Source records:
^^^^^^^^^^^^^^^^
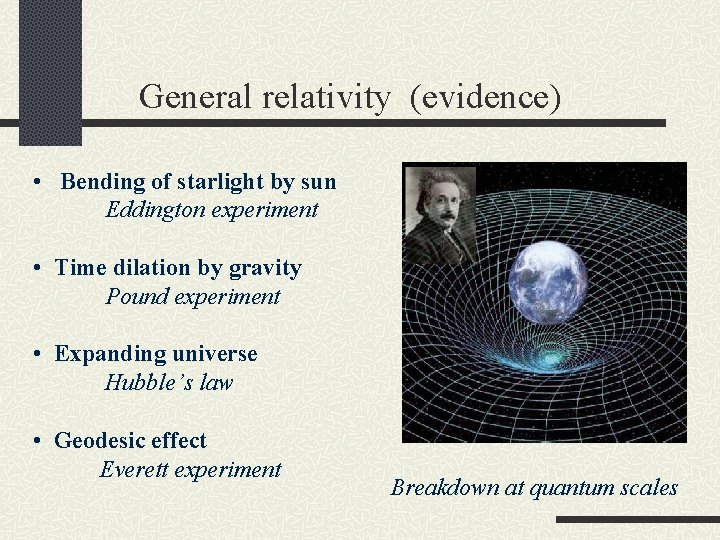 General relativity (evidence)

• Bending of starlight by sun
Eddington experiment

• Time dilation by gravity
Pound experiment

• Expanding universe
Hubble's law

• Geodesic effect
Everett experiment

Breakdown at quantum scales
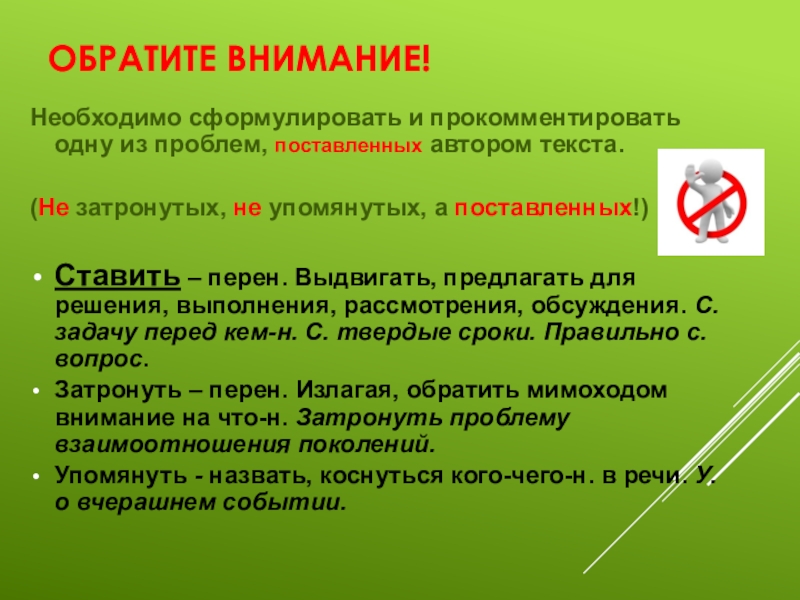 ОБРАТИТЕ ВНИМАНИЕ!

Необходимо сформулировать и прокомментировать одну из проблем, поставленных автором текста.

(Не затронутых, не упомянутых, а поставленных!)

• Ставить – перен. Выдвигать, предлагать для решения, выполнения, рассмотрения, обсуждения. С. задачу перед кем-н. С. твердые сроки. Правильно с. вопрос.
• Затронуть – перен. Излагая, обратить мимоходом внимание на что-н. Затронуть проблему взаимоотношения поколений.
• Упомянуть - назвать, коснуться кого-чего-н. в речи. У. о вчерашнем событии.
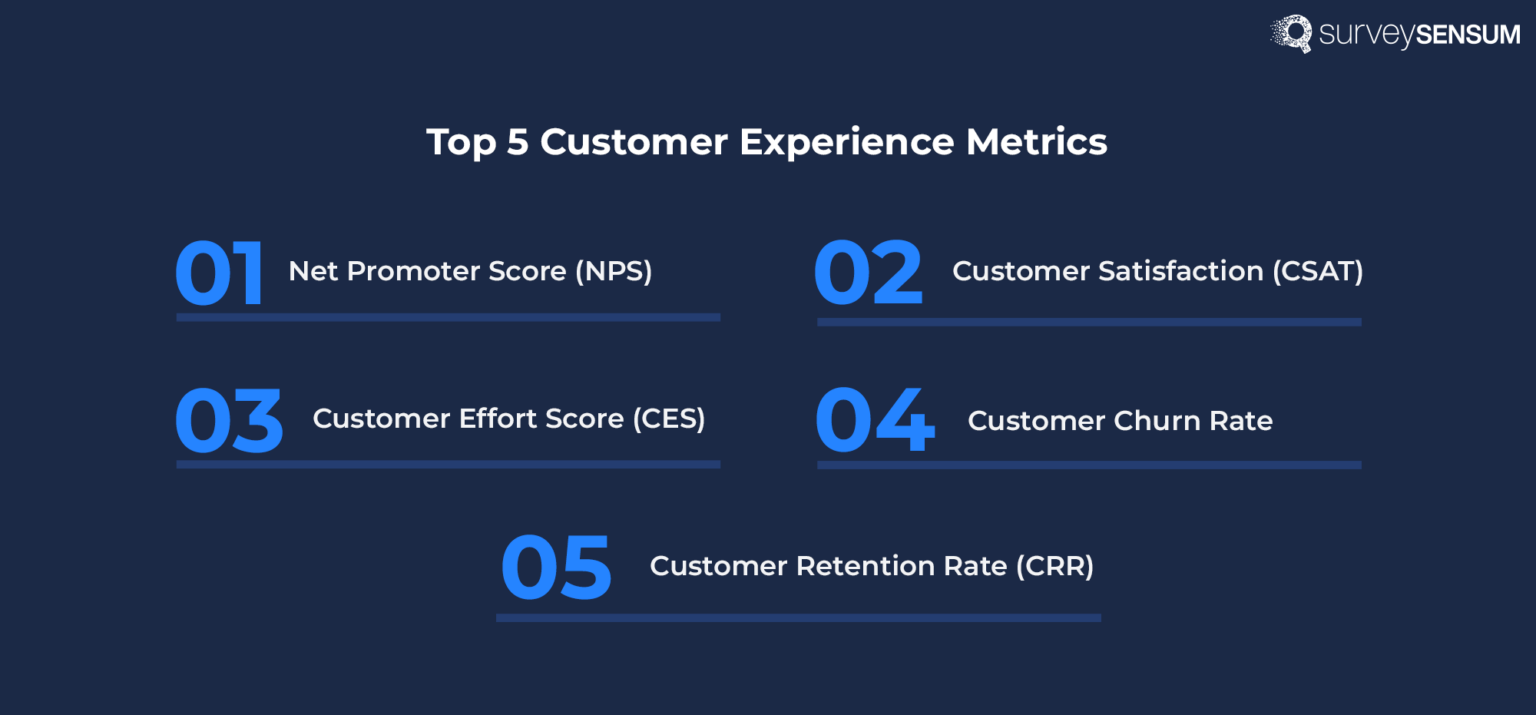 surveySENSUM

Top 5 Customer Experience Metrics

01 Net Promoter Score (NPS)

02 Customer Satisfaction (CSAT)

03 Customer Effort Score (CES)

04 Customer Churn Rate

05 Customer Retention Rate (CRR)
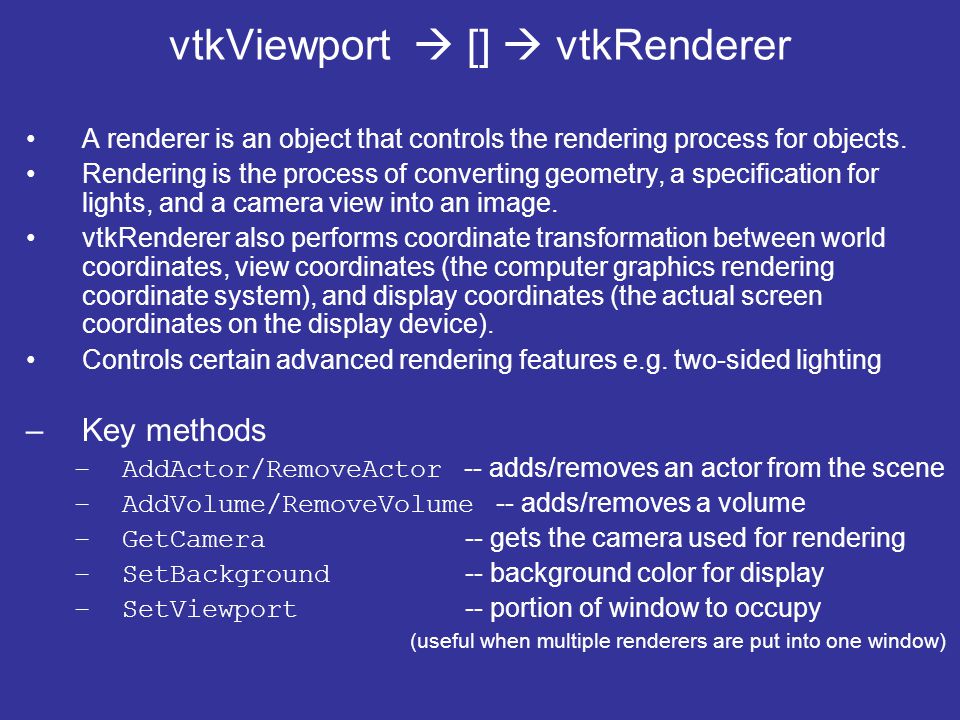 vtkViewport → [] → vtkRenderer

• A renderer is an object that controls the rendering process for objects.
• Rendering is the process of converting geometry, a specification for lights, and a camera view into an image.
• vtkRenderer also performs coordinate transformation between world coordinates, view coordinates (the computer graphics rendering coordinate system), and display coordinates (the actual screen coordinates on the display device).
• Controls certain advanced rendering features e.g. two-sided lighting

– Key methods
– AddActor/RemoveActor -- adds/removes an actor from the scene
– AddVolume/RemoveVolume -- adds/removes a volume
– GetCamera -- gets the camera used for rendering
– SetBackground -- background color for display
– SetViewport -- portion of window to occupy
(useful when multiple renderers are put into one window)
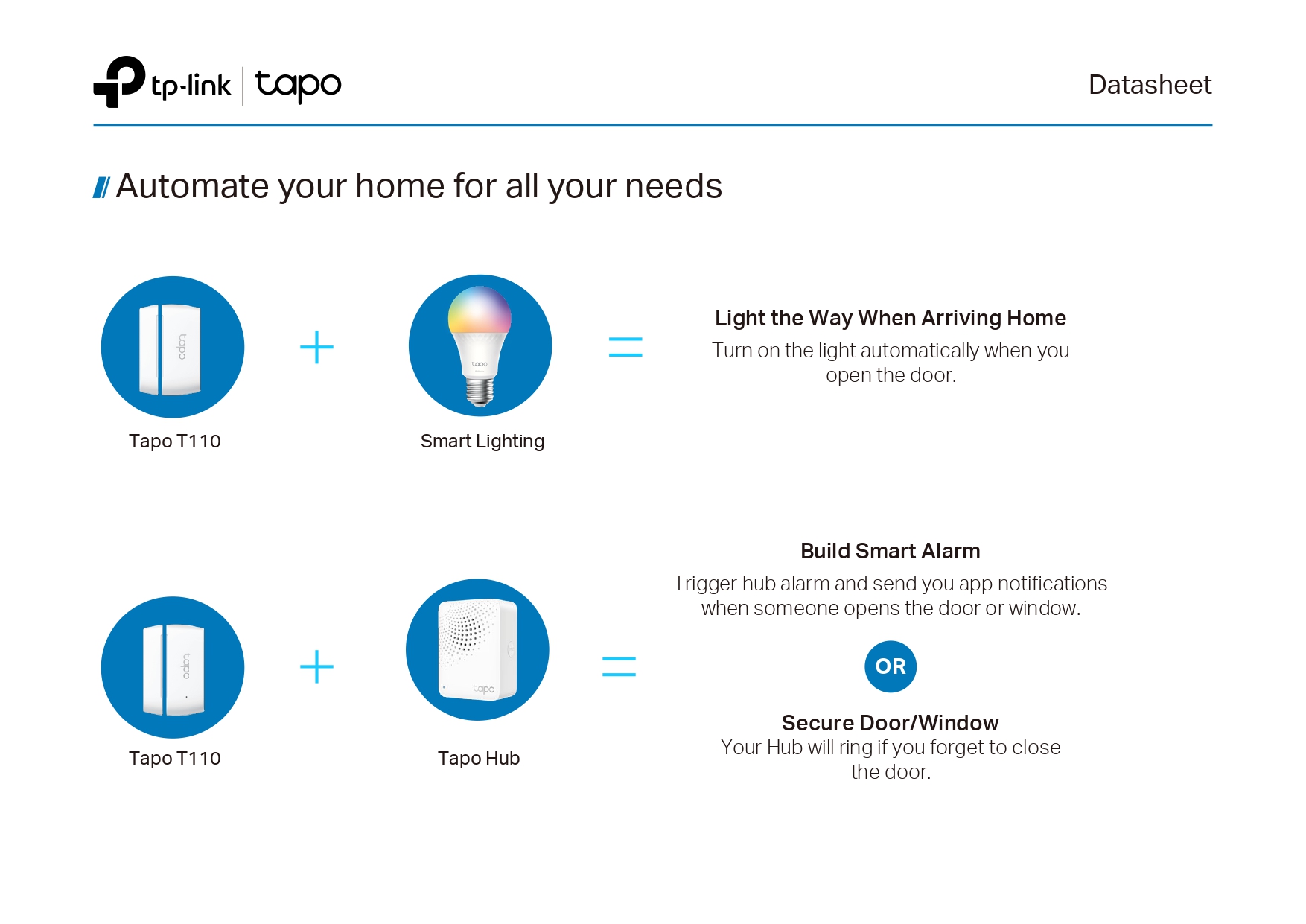 tp-link | tapo

Datasheet

Automate your home for all your needs

tapo

Tapo T110

+

tapo

Smart Lighting

=

Light the Way When Arriving Home

Turn on the light automatically when you open the door.

tapo

Tapo T110

+

tapo

Tapo Hub

=

Build Smart Alarm

Trigger hub alarm and send you app notifications when someone opens the door or window.

OR

Secure Door/Window

Your Hub will ring if you forget to close the door.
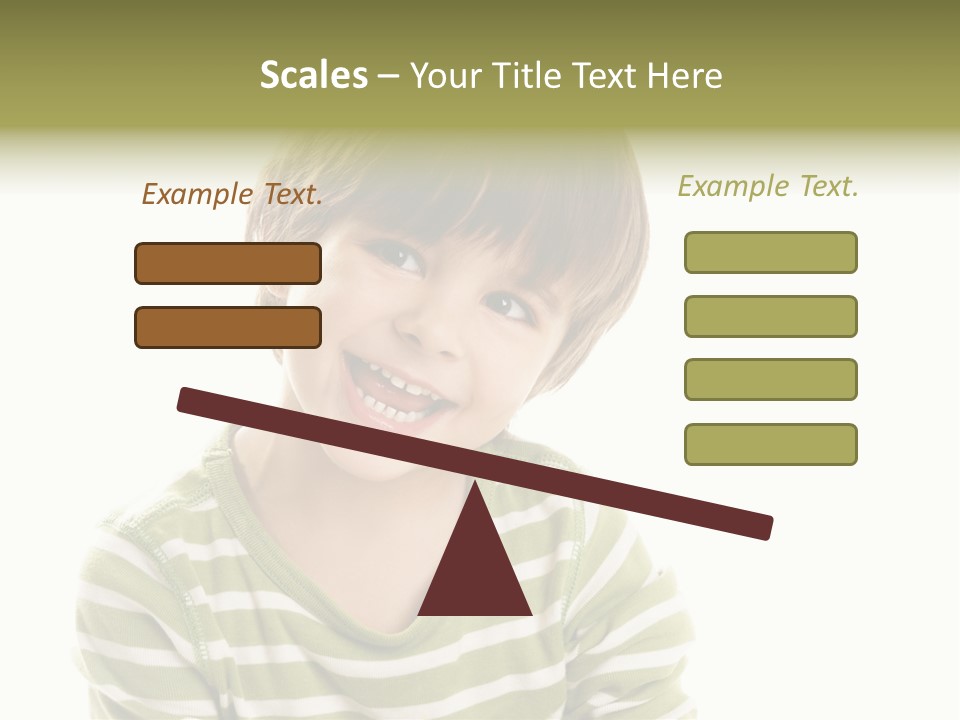 Scales – Your Title Text Here

Example Text.

Example Text.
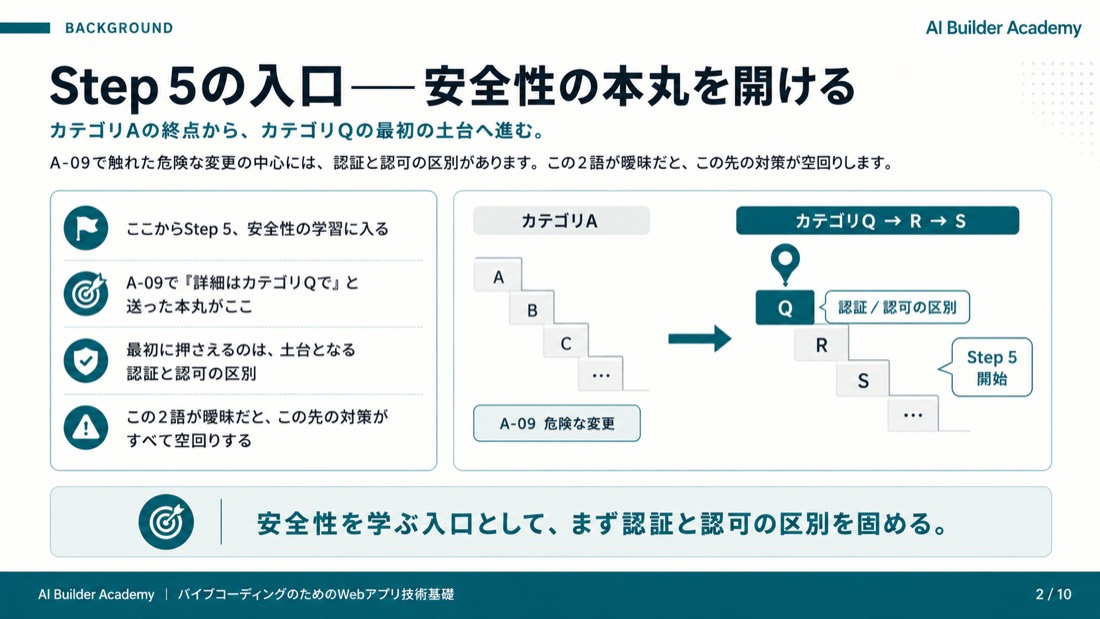 BACKGROUND

AI Builder Academy

Step 5の入口── 安全性の本丸を開ける

カテゴリAの終点から、カテゴリQの最初の土台へ進む。

A-09で触れた危険な変更の中心には、認証と認可の区別があります。この2語が曖昧だと、この先の対策が空回りします。

ここからStep 5、安全性の学習に入る

A-09で『詳細はカテゴリQで』と送った本丸がここ

最初に押さえるのは、土台となる認証と認可の区別

この2語が曖昧だと、この先の対策がすべて空回りする

カテゴリA

A

B

C

…

A-09 危険な変更

カテゴリQ → R → S

Q

認証 / 認可の区別

R

S

…

Step 5 開始

安全性を学ぶ入口として、まず認証と認可の区別を固める。

AI Builder Academy | バイブコーディングのためのWebアプリ技術基礎

2 / 10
^^^^^^^^^^^^^^^^
Give back exactly the lines above from the one with "проблему взаимоотношения поколений." through the one with "into an image.", both included. Pictures don't belong in the copy.

• Problem solution:
• Затронуть – перен. Излагая, обратить мимоходом внимание на что-н. Затронуть проблему взаимоотношения поколений.
• Упомянуть - назвать, коснуться кого-чего-н. в речи. У. о вчерашнем событии.
 surveySENSUM

Top 5 Customer Experience Metrics

01 Net Promoter Score (NPS)

02 Customer Satisfaction (CSAT)

03 Customer Effort Score (CES)

04 Customer Churn Rate

05 Customer Retention Rate (CRR)
 vtkViewport → [] → vtkRenderer

• A renderer is an object that controls the rendering process for objects.
• Rendering is the process of converting geometry, a specification for lights, and a camera view into an image.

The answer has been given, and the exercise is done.